The Library

OK, I admit it. I’m an indiscriminate book lover. One week I’m deep into a fabulous piece of literature, the next I’m tearing through a messy crime novel or a celebrity biography. What can I say, sometimes my brain needs a rest. 

Below are some of my recent reads. My absolute favorites. Books I’ll come back to over and over. If you’re like me and you love nothing more than curling up in a comfy chair and diving into a great book - cheap wine in hand - you might enjoy them too!


American Fire, by Monica Hesse

If you’ve ever zipped down Virginia’s Eastern Shore and wondered what it would be like to live there, you owe it to yourself to read this non-fiction work. While it’s centered on the curious story of Tonya Bundick and Charlie Smith - the Eastern Shore Arsonists, who nearly burned down Accomack County about six years ago - it’s so much more than that. A poetic and poignant look at Virginia’s forgotten finger.


A Gentleman In Moscow, by Amor Towles

Have I mentioned that I belong to a book club that reads only women authors? Thought so. Yet, like most bibliophiles, we consume lots of literature that isn’t on the menu at our monthly meeting. At our last get together someone mentioned “A Gentleman in Moscow” and we all began gushing at once about this marvelous, breathtaking novel. Written by Amor Towles - a man! - this is the best book I’ve read. In years. Enjoy! 


Calypso, by David Sedaris

Is there a wittier essayist in America today than David Sedaris? No, there is not. His latest book, “Calypso,” offers moments of exquisite hilarity and deep introspection. If you love your Fitbit, as I do, you will find his essay on obsessive walking riotous. On second thought, if you’ve never read Sedaris, start with “Naked” and “Me Talk Pretty One Day.” “Calypso” is a collection for those seriously addicted to the writer.  I never wanted it to end.


Manhattan Beach, by Jennifer Egan

Loved this sweeping novel set in 1930s and ‘40s New York City by one of my book club’s favorite authors. Egan’s richly drawn characters include gangsters, floozies, bankers and young women working at the Naval yard in jobs that had been held by men before the war.  This author always does her homework. Details about diving and the critical role of merchant ships during the war are spot on. 


An Innocent Client, by Scott Pratt

Because I live at the beach, I find my reading tastes change with the seasons. Don’t tell my brainy book club, but in summer, I want to read fun, engrossing novels that will eventually wind up on my book shelves with sand between the pages.

My 2018 beach reading kicked off with “An Innocent Client,” by Scott Pratt. I immediately began working my way through the rest of his addictive Joe Dillard series. Pratt, who has a BA in English and a law degree from the University of Tennessee, writes legal thrillers set in eastern Tennessee. His main character, Dillard, is a career switcher. In this novel, he’s a disillusioned criminal defense lawyer. In the later books he’s the DA. 

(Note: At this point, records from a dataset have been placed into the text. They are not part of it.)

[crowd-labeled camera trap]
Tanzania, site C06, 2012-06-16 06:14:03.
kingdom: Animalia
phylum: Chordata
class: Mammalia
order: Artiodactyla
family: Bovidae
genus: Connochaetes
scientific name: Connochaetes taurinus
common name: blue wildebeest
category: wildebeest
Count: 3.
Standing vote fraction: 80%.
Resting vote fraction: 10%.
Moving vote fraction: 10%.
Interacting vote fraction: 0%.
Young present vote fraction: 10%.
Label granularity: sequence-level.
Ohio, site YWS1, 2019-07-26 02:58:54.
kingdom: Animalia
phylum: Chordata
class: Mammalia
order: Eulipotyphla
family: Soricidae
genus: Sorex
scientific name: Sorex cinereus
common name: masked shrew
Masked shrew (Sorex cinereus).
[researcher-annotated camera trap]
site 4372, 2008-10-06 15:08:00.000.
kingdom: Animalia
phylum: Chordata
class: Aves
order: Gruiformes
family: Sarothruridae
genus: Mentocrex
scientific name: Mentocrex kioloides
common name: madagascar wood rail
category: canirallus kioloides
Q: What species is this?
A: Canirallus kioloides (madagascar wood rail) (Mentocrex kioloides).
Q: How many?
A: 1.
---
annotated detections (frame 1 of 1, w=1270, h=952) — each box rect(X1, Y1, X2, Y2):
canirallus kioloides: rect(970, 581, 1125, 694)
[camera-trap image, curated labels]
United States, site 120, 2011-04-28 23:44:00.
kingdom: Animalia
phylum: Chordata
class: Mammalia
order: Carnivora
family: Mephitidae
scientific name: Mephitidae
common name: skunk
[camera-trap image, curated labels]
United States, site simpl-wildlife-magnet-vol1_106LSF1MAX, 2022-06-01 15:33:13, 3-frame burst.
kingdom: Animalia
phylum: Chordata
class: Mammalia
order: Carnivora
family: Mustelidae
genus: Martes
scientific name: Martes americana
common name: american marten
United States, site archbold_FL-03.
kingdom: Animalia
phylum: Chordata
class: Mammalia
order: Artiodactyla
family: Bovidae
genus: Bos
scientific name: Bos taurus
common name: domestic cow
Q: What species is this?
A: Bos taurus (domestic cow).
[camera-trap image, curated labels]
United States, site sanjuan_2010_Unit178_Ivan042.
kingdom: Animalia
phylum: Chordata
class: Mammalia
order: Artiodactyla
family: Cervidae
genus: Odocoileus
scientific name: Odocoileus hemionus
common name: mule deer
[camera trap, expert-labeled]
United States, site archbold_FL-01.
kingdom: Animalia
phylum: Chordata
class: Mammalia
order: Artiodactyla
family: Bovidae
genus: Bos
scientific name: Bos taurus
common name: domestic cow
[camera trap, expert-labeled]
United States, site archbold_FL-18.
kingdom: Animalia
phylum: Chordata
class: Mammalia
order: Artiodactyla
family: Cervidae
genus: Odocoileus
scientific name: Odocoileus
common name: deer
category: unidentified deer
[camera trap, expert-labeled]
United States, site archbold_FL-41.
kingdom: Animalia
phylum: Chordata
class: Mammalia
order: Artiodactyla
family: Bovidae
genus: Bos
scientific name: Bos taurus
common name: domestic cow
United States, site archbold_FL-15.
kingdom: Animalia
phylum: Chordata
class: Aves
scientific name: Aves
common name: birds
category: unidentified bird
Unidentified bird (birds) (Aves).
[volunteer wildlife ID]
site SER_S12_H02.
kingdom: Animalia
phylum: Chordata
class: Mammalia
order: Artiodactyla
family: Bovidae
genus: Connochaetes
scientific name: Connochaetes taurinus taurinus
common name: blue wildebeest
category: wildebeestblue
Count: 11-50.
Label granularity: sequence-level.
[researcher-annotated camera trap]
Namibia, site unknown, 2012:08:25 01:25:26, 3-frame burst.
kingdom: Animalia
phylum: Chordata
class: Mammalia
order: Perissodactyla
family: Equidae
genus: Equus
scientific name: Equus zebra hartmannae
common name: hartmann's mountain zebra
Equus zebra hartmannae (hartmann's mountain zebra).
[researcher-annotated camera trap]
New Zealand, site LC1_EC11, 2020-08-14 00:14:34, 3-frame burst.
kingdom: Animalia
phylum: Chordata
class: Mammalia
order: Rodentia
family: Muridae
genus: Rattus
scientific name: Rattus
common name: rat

In an interview with The Huffington Post, Pratt said he wrote the series in a way that the reader could start with any novel and that's true. I’m on my third.


The Museum of Extraordinary Things, by Alice Hoffman

I love reading Alice Hoffman. She’s an elegant and quirky writer and when she turns to historical fiction, she’s both mesmerizing and meticulous. “The Museum of Extraordinary Things” is set in 1911 New York. The year of the Triangle Shirtwaist Factory fire and a time when wolves and deer roamed remote parts of Manhattan. Read this. You’ll love the prose and you’ll learn something.


Sunburn, by Laura Lippman

Former Baltimore Sun newspaper reporter Laura Lippman is one of my favorite authors. Her crime novels are always compelling, often based on real cases. “Sunburn” is something a bit different. A psychodrama with lots of twists. Enjoy!


Before We Were Yours, by Lisa Wingate

The Tennessee Children’s Home Society was an unscrupulous adoption agency based in Memphis during the first half of the 20th century. The owners were able to kidnap poor children and place them with wealthy families for decades before they were exposed. “Before We Were Yours” is a mystery novel based on these horrific real-life events. A great read.


News Of The World, by Paulette Jiles

News of the World” is one of those novels that stays with you long after you’ve turned the last page. It’s the story of a little girl held captive by the Kiowa tribe for four years and the 70-year-old Army captain who’s taking her back to her kinfolk in San Antonio. Sweeping story set in North Texas just after the Civil War. Read this. You can thank me later.